■ **Stored items**:
<<<<
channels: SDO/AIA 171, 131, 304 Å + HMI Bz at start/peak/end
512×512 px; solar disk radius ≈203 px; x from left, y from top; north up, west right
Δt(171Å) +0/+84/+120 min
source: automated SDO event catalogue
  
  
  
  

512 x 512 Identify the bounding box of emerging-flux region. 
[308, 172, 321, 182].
>>>>
<<<<
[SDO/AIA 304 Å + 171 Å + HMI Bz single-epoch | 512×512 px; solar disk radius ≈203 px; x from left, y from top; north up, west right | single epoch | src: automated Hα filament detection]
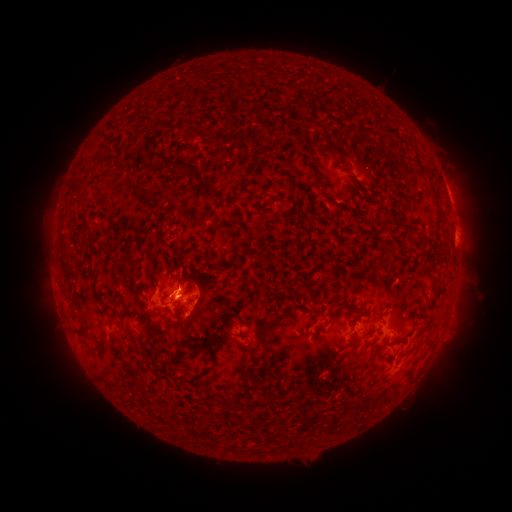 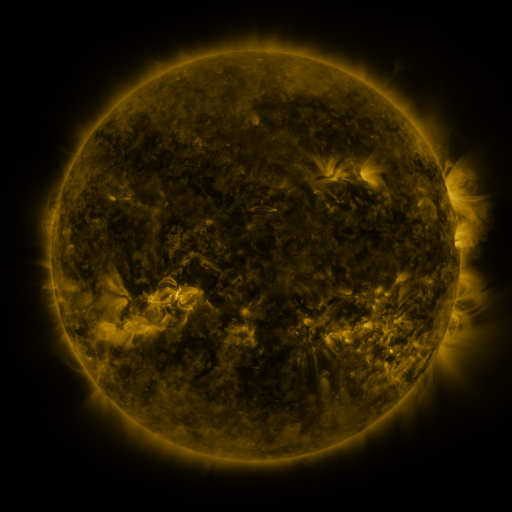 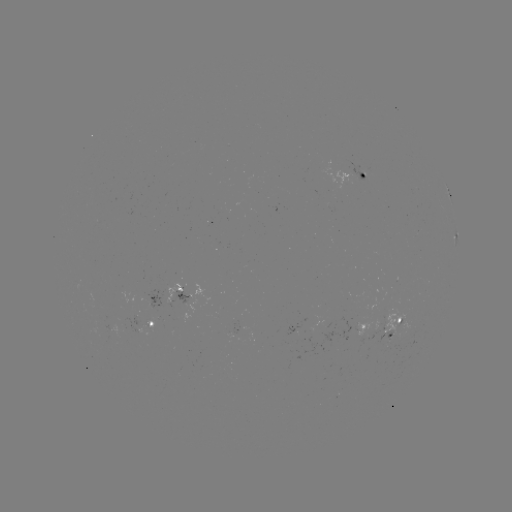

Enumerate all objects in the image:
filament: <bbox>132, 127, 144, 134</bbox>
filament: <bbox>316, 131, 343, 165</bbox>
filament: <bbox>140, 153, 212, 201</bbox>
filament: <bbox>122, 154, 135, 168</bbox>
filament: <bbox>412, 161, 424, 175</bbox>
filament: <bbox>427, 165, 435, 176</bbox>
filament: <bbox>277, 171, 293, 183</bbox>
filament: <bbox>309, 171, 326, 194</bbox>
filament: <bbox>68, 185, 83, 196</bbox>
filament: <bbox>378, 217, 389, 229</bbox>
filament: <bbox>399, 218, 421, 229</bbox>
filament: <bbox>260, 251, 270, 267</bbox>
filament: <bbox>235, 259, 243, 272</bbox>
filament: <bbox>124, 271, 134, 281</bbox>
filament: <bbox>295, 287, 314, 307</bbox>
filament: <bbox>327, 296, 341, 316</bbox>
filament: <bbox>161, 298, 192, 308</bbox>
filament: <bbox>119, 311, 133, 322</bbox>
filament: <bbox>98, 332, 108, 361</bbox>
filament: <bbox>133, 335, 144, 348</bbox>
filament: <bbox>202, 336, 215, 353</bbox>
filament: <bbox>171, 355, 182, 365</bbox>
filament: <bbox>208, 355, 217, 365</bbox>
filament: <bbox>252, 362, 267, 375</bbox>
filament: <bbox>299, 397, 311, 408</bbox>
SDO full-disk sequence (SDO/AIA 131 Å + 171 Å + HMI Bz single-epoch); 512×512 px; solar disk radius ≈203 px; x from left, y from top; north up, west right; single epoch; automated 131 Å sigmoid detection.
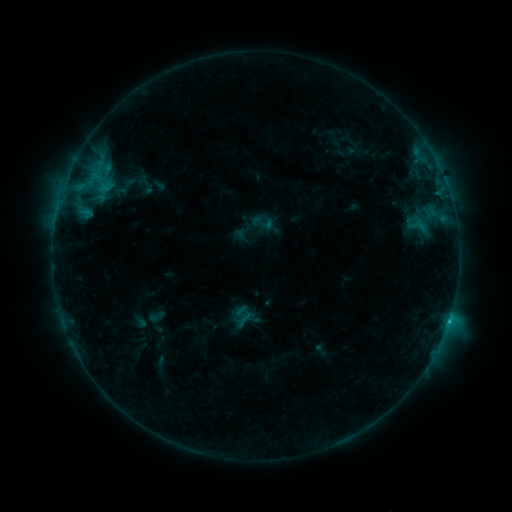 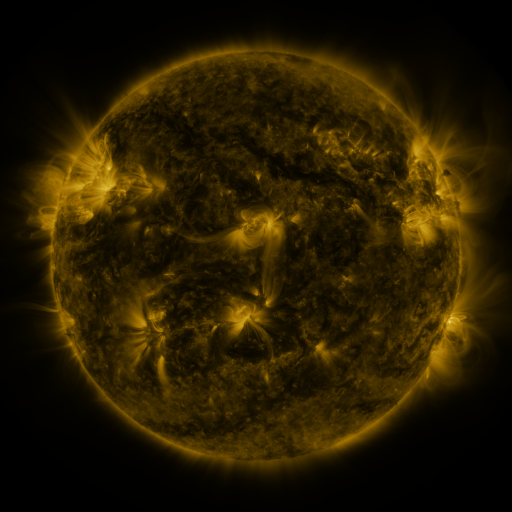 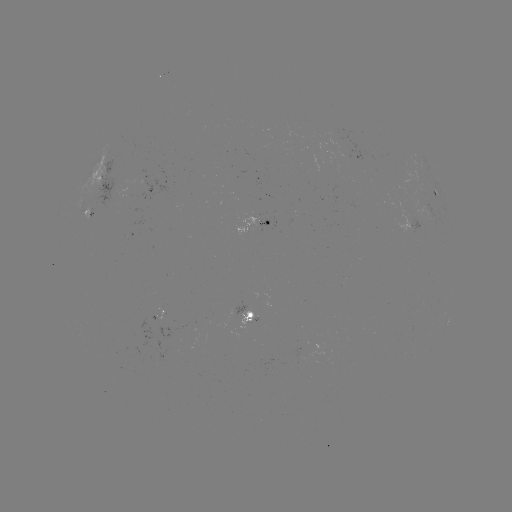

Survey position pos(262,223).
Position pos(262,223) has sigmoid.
>>>>
■ **What is expected**:
Look above for the line with "Survey position pos(262,223)."; retype exactly that line, every line after it up to the line with "Position pos(262,223) has sigmoid.", and that line too, nothing else.

■ **Task solution**:
Survey position pos(262,223).
Position pos(262,223) has sigmoid.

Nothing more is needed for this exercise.